La justice algérienne a confirmé, ce dimanche 15 mars, de lourdes condamnations dans l’affaire de corruption financière impliquant les frères Aissiou, anciens propriétaires de la chaîne de télévision privée El-Djazaïria One, aujourd’hui en fuite à l’étranger.
La Cour d’Alger, statuant en appel, a entériné le jugement rendu le 17 décembre 2025 par le pôle pénal spécialisé dans les affaires de corruption près le tribunal de Sidi M’hamed. L’homme d’affaires Ayoub Aissiou a ainsi vu sa condamnation par défaut à 20 ans de prison ferme confirmée.
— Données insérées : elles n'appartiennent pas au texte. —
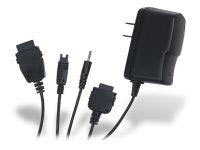 Đến năm 2012,tất cả điện thoại đều dùng chung 1 loại sạc pin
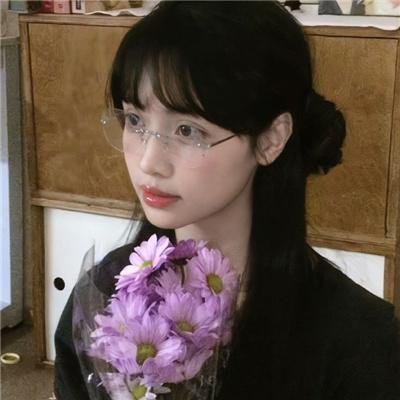 有风在唱歌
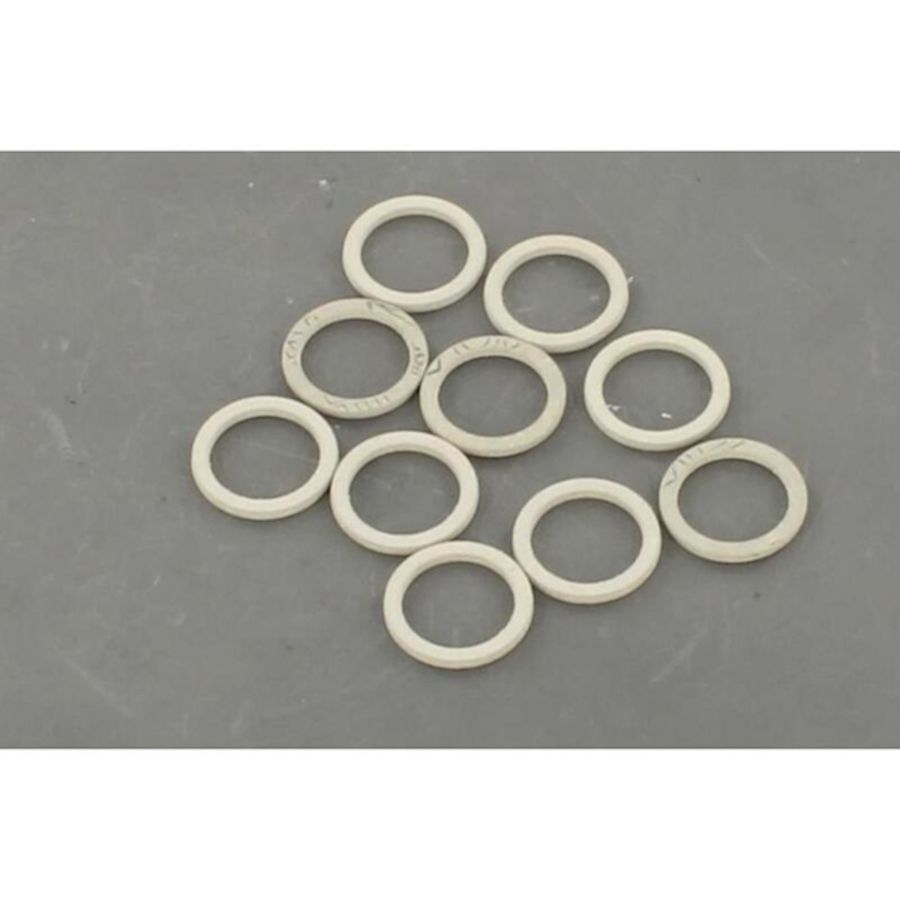 Set a 10st. Dichting mag 11-2/0 108588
Son épouse Yasmine Ould Zemirli et ses cinq frères écopent de 15 ans de prison, tandis que son beau-père, l’ancien sénateur Bachir Ould Zemirli, est condamné à sept ans de prison.
Les prévenus sont poursuivis pour blanchiment d’argent en bande organisée, dissipation de produits de crimes et transfert illicite de fonds vers l’étranger.
Lors de l’audience d’appel, tenue dimanche 8 mars après deux renvois, un seul prévenu était présent à la barre : Bachir Ould Zemirli. Les autres, tous en fuite, étaient absents, tout comme les représentants juridiques des 18 sociétés liées à Ayoub Aissiou et à sa famille.
Au cœur du dossier figure notamment la société de promotion immobilière Clic Promotion. Selon l’accusation, cette structure avait servi à faire circuler des fonds d’origine criminelle dans le cadre de projets immobiliers. Bachir Ould Zemirli conteste ces accusations et affirme être l’unique propriétaire de la société depuis son rachat en 2014.
Lors du procès, le parquet avait requis les peines les plus lourdes contre les prévenus en fuite, tandis que le Trésor public a réclamé 500 millions de dinars au titre du préjudice subi.